**What the task asks:** Write the records below out again exactly as given, with no images.

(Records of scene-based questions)
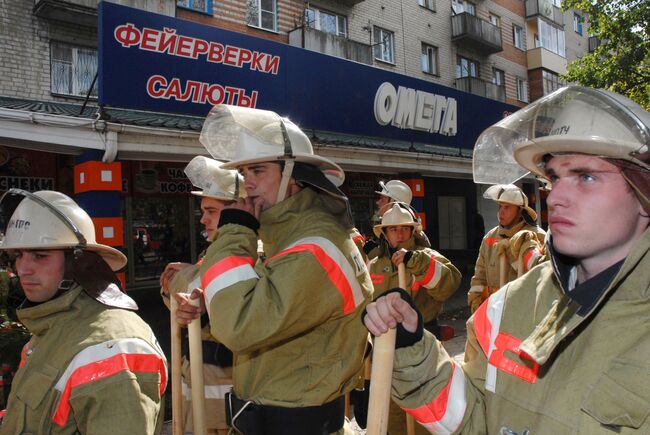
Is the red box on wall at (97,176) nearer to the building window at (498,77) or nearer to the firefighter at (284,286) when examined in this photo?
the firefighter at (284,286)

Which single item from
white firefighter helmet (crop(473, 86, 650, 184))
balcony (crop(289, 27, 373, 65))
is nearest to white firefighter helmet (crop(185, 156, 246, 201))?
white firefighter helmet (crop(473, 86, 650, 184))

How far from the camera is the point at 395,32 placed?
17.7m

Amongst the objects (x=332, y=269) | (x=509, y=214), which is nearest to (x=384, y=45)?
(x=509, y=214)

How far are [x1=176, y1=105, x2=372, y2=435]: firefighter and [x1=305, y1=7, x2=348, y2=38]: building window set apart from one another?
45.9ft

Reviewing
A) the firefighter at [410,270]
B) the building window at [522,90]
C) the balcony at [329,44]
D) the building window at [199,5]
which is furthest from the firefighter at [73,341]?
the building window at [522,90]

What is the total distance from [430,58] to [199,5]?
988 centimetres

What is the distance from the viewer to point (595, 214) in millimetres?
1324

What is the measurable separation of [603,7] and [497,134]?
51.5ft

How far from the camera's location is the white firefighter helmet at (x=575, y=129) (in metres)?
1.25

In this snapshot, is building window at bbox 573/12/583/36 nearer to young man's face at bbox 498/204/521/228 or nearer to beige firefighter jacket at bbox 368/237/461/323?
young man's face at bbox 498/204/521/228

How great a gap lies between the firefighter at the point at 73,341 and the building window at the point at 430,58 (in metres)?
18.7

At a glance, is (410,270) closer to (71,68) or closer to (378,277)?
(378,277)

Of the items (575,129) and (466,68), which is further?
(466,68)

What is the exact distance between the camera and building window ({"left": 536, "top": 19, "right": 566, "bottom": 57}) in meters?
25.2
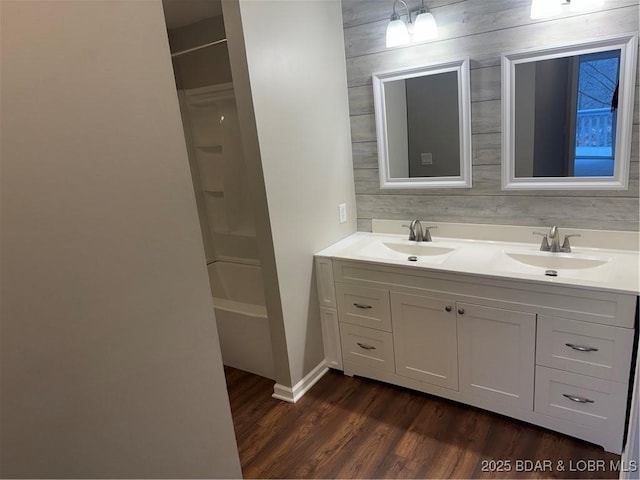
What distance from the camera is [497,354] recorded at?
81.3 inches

**Result of this exercise:**
Is the red box on wall at (97,176) nearer to the building window at (498,77) or nearer to the firefighter at (284,286) when examined in this photo?
the firefighter at (284,286)

Which single item from
white firefighter helmet (crop(473, 86, 650, 184))
balcony (crop(289, 27, 373, 65))
is nearest to white firefighter helmet (crop(185, 156, 246, 201))?
white firefighter helmet (crop(473, 86, 650, 184))

How far from the camera is the point at 395,32 placed?
17.7m

Amongst the objects (x=332, y=269) | (x=509, y=214), which is nearest to (x=384, y=45)?
(x=509, y=214)

How far are [x1=176, y1=105, x2=372, y2=435]: firefighter and [x1=305, y1=7, x2=348, y2=38]: building window set apart from one another?
45.9ft

Reviewing
A) the firefighter at [410,270]
B) the building window at [522,90]
C) the balcony at [329,44]
D) the building window at [199,5]
which is furthest from the firefighter at [73,341]?
the building window at [522,90]

What is the total distance from [430,58] to [199,5]?
988 centimetres

What is the distance from the viewer to point (595, 214) in millimetres?
1324

What is the measurable separation of [603,7] and [497,134]?
51.5ft

How far from the camera's location is the white firefighter helmet at (x=575, y=129) (in metres)?
1.25

In this snapshot, is building window at bbox 573/12/583/36 nearer to young man's face at bbox 498/204/521/228 or nearer to beige firefighter jacket at bbox 368/237/461/323?
young man's face at bbox 498/204/521/228

How great a gap lies between the firefighter at the point at 73,341 and the building window at the point at 430,58 (in metres)?
18.7

At a glance, is (410,270) closer to (71,68) or closer to (378,277)?
(378,277)

Of the items (575,129) and (466,68), which is further?
(466,68)

What is the exact distance between the camera and building window ({"left": 536, "top": 19, "right": 566, "bottom": 57}) in meters?
25.2
What distance from the camera is [497,354] recorded at?
81.3 inches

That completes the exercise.